Dave Bredemus, 72, has been a parishioner of St. Stanislaus near St. Paul’s West Seventh Street for more than 40 of its 150 years, most of that time under the pastorship of the late Father John Clay, whose well-known phrase, “Smile, God loves you,” remains a kind of parish motto.
“It’s an accepting place,” Bredemus said as the parish founded in 1872 to serve Czech and Polish immigrants in the working-class neighborhood celebrates its milestone anniversary this year. People struggling with issues of the Church, fallen away Catholics, people of all incomes, races and ethnicities are welcome, Bredemus said. It is the fifth-oldest Catholic parish founded in St. Paul, with St. Michael now in West St. Paul first founded in St. Paul in 1868.

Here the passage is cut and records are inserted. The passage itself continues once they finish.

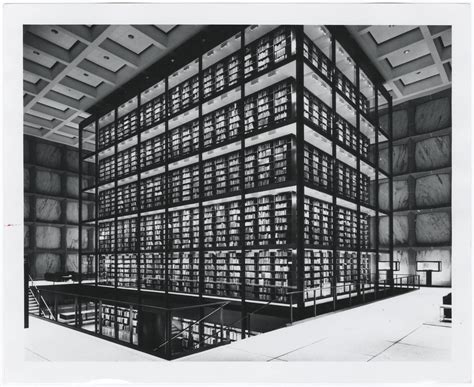 [Photograph of glass stack tower and books from mezzanine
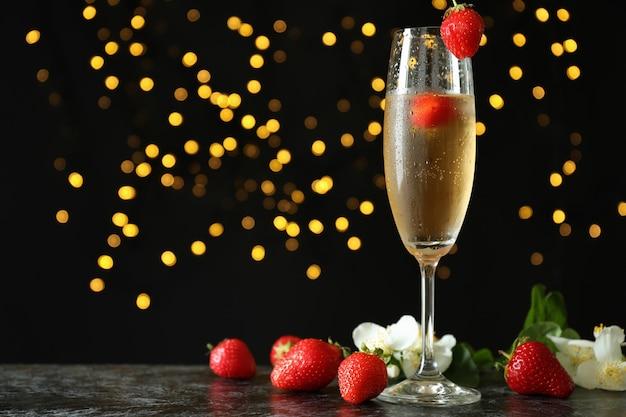 Concept heerlijke drank met rossini-cocktail tegen donkere achtergrond met vage lichten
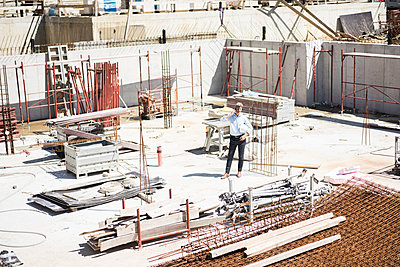 Man on cell phone on construction site - p300m2005463 by Robijn Page
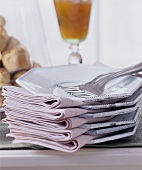 A pile of white plates with pink fabric napkins and forks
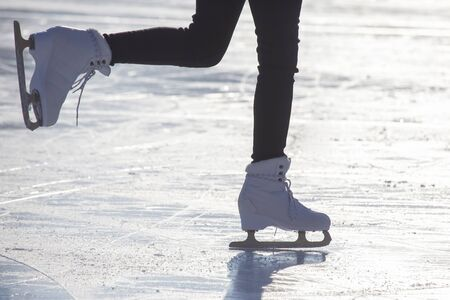 Female legs in white skates on an ice rink. Sport and hobbies. Holidays and winter fun Banque d'images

Father Clay, pastor from 1975 to 2019, set the tone in recent years by emphasizing reconciliation, counseling and other efforts to help people know the love of God, said Bredemus, now a trustee and the parish treasurer. Efforts continue at the parish to provide spiritual counsel and faith-filled social activities with a book club, prayer groups, several women’s groups, a men’s Bible study and stewardship committee, he said. Father Dan Haugan is parochial administrator of the parish.

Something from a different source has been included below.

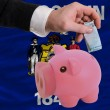 Funding euro into piggy rich bank flag of american state of wisc - Lizenzfreies Foto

A 10 a.m. Mass and reception Nov. 13 will help mark the anniversary, on the feast day of St. Stanislaus of Kostka, a Polish novice in the Jesuits for whom the church was named, said Kim Myers, parish administrator.
The first St. Stanislaus church, a wood-frame building, was replaced in 1886 by a brick church, and the old church became the parish school. As the parish grew, St. Stanislaus School also grew, and a four-room brick school was built in 1902. Added onto several times over the years, the school eventually closed in 1974 due to declining enrollment, according to the book “Gather Us In,” a history of parishes and schools in the Archdiocese of St. Paul and Minneapolis published by the archdiocese in 2000.
Fire destroyed the church in 1934, and the current brick church was completed in 1941, despite financial strain from the Great Depression. The school is now the MacDonald Montessori School.
Many parishioners continue to pitch in at St. Stan’s, Bredemus said, through prayer, donations and volunteering. And the church is reaching out to a new wave of 30- to 50-year-olds moving into the neighborhood as they seek less expensive but historic housing, he said.
“It’s meeting a need,” Bredemus said of parish efforts at evangelization.